Aku mengedikkan bahuku pelan, mengejeknya biar dia semakin terbakar, enak saja dia memintaku untuk menghormati manusia yang bahkan tidak menghargai perasaanku. Bisa aku dengar geraman kesal Saka atas tanggapanku.
"Aku cuma nganterin Alisa pulang, Ran. Aku benar-benar keluar sama Kapten hari ini, aku nggak bisa ikut reuni sialan itu! Bukan maksudku menghabiskan waktu dengan Alisa, berhentilah bergaul dengan Dani, dia hanya memperunyam sesuatu yang tidak seharusnya dipermasalahkan."
Oatmealku selesai begitu juga dengan teh hangatku, dan saat aku berbalik aku menghadap ke arahnya yang tengah jengkel. Dulu aku sangat takut jika membuat mood-nya memburuk, tapi kembali lagi, hatiku yang sudah mati membuatku tidak bisa merasakan apapun lagi, yang ada aku justru jengah dengan sikapnya. "Kalau aku tidak boleh berteman dengan teman-teman yang sudah aku kenal sejak SD sampai SMA, kamu juga tidak boleh berteman dengan anak pembantu sialan itu, Saka Aryaatmaja!"
"Kamu marah perkara aku nganterin Alisa?!"
Sudah tahu masih nanya lagi! Kenapa seorang Letnan seperti Saka bisa setolol ini? Sungguh aku sangat bangga dengan diriku sendiri yang memiliki kesabaran sebesar Samudera dalam menghadapinya. "Tentu saja aku marah! Masih nanya lagi. Iya, aku tahu kamu ada kerjaan dengan Kaptenmu, aku paham jika memang Kapten dan tugasmu lebih penting dariku, tapi Alisa?
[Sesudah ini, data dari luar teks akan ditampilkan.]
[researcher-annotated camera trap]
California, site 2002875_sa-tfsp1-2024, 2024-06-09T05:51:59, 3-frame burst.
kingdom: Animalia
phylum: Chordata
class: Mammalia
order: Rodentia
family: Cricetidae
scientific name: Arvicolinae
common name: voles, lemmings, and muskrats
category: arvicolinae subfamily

Kamu dan Dani berpapasan, kalau kamu lebih memilihku, kamu masih bisa nemenin aku, tapi nggak kan?! Kamu nggak milih sama aku meskipun kamu bisa! Kamu lebih milih nganterin Alisa yang menurutmu serapuh kaca, manusia paling harus dihormati dan dijaga sedunia ini lebih dari apapun! Dan kamu nanya ke aku apa aku marah ke kamu?"
Aku melayangkan pandangan sengit ke arahnya, sungguh aku membencinya, aku benci aku harus memakluminya yang terus menerus menempel ke Alisa. Rasanya ingin sekali aku lemparkan mangkok oatmealku untuk mengguyur kepalanya agar otaknya sedikit waras.
"Kamu tahu sendiri kan kalau Alisa....."
Seharusnya Saka diam saja, akan lebih baik jika dia menutup mulutnya dan berhenti menyebut nama wanita sialan itu, tidak, bahkan disaat aku hendak makan saja dia masih terus menyebut nama wanita sialan itu. Dan kali ini kesabaranku sudah habis, geram mendengar namanya disebut lagi dihadapanku membuatku membanting mangkok oatmealku, tidak peduli kakiku melepuh karena panas, rasa sakit didalam hatiku jauh lebih menyakitkan.
"Bisa nggak sih kamu minta maaf saja! Nggak usah terus-terusan nyebut nama wanita sialan itu di depan wajahku! Aku muak, aku benci, Ka! Kenapa hal sesederhana seperti ini saja kamu tidak pahami."
Persetan dengan perut lapar, aku sudah kenyang melihat perhatian besar suamiku kepada wanita lain yang dibelanya mati-matian!